Tout en retenant entre ses mains la main blanche et amaigrie de la malade, Hardinge se jeta à ses pieds en pleurant et la suppliant de retirer ces paroles de désolation.

Pauline se mit sur son séant et d’une voix qui tremblait étrangement, elle s’écria :

— Levez-vous, Roderick Hardinge. Ne vous agenouillez pas devant moi. Ce serait à moi de me prosterner devant vous. Je vous ai fait demander pour vous dire adieu ; mais ce n’est pas tout. Je n’ai pas voulu partir sans vous demander pardon.

— Me demander pardon, Pauline ? Mais, c’est du délire !

— Oui, vous demander pardon : Je vous ai été infidèle.

À ces mots, la pauvre jeune fille se laissa complètement abattre. Elle détourna la tête et éclata en sanglots.

Roderick se leva, la tête en feu. Avait-il bien entendu, ou bien était-il dans le délire ? Il fut bientôt rappelé à la réalité par une douce voix qui le priait de s’asseoir et de tout entendre.

— Ça été plus fort que moi. Roddy. Tout cela s’est fait sans que j’en eusse conscience. Si j’avais su ce que je sais maintenant, cela ne serait pas arrivé. Ce n’est pas moi qui ai amené le concours des circonstances. Vous et moi avons tout fait pour le mieux ; mais la fatalité est venue.

Ce fut pour moi une terrible révélation. C’est un coup funeste porté à ma santé et à ma vie. Mais c’est ma faute tout de même.
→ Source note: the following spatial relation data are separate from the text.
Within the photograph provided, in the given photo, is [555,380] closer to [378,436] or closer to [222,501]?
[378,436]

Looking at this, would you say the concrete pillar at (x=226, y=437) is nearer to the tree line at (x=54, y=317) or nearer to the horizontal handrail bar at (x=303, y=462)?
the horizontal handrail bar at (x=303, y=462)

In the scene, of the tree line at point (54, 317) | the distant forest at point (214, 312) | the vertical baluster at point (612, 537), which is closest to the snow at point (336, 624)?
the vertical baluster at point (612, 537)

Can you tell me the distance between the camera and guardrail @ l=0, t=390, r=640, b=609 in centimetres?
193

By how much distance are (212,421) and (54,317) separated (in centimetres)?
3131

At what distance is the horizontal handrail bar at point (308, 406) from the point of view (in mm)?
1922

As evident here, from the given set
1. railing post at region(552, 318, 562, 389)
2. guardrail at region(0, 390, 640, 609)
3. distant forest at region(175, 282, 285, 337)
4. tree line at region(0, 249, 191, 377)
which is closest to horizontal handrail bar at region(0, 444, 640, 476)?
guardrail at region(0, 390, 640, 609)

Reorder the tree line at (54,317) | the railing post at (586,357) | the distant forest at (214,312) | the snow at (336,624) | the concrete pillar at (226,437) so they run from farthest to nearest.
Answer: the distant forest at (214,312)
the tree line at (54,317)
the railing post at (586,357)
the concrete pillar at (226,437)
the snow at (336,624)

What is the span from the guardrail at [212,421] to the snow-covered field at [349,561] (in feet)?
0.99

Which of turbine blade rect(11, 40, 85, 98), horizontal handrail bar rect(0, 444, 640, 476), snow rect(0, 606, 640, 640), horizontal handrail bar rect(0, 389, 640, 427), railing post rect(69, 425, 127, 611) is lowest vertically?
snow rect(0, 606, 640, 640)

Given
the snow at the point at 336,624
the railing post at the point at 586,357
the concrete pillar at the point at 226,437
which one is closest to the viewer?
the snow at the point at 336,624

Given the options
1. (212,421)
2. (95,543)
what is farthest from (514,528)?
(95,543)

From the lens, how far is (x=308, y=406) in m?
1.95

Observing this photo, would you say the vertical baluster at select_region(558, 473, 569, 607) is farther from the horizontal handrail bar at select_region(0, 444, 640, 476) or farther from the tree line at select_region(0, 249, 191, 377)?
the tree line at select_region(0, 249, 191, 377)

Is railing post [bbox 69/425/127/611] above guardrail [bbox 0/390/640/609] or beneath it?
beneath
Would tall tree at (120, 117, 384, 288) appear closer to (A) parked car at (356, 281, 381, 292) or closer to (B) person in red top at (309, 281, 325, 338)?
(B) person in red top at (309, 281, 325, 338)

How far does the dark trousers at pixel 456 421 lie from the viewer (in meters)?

Votre conduite, du commencement à la fin, a été noble et vous n’avez pas mérité d’être ainsi traité. Je le répète : c’est entièrement ma faute. Je consens volontiers à l’expier. Je suis heureuse de mourir. Ma mort finira toutes ces angoisses. Adieu, Roddy. Un baiser d’adieu et votre pardon.

Tout étrange que cela puisse paraître, pendant ce discours qui résonnait comme la musique d’une harpe brisée, Roderick demeura parfaitement calme et froid. Il comprenait tout, maintenant, avec la perception la plus subtile. Le nuage obscur se dissipait et la lumière l’inondait. Cette lumière venait du ciel, car elle échauffait son âme et l’exaltait jusqu’à l’héroïsme.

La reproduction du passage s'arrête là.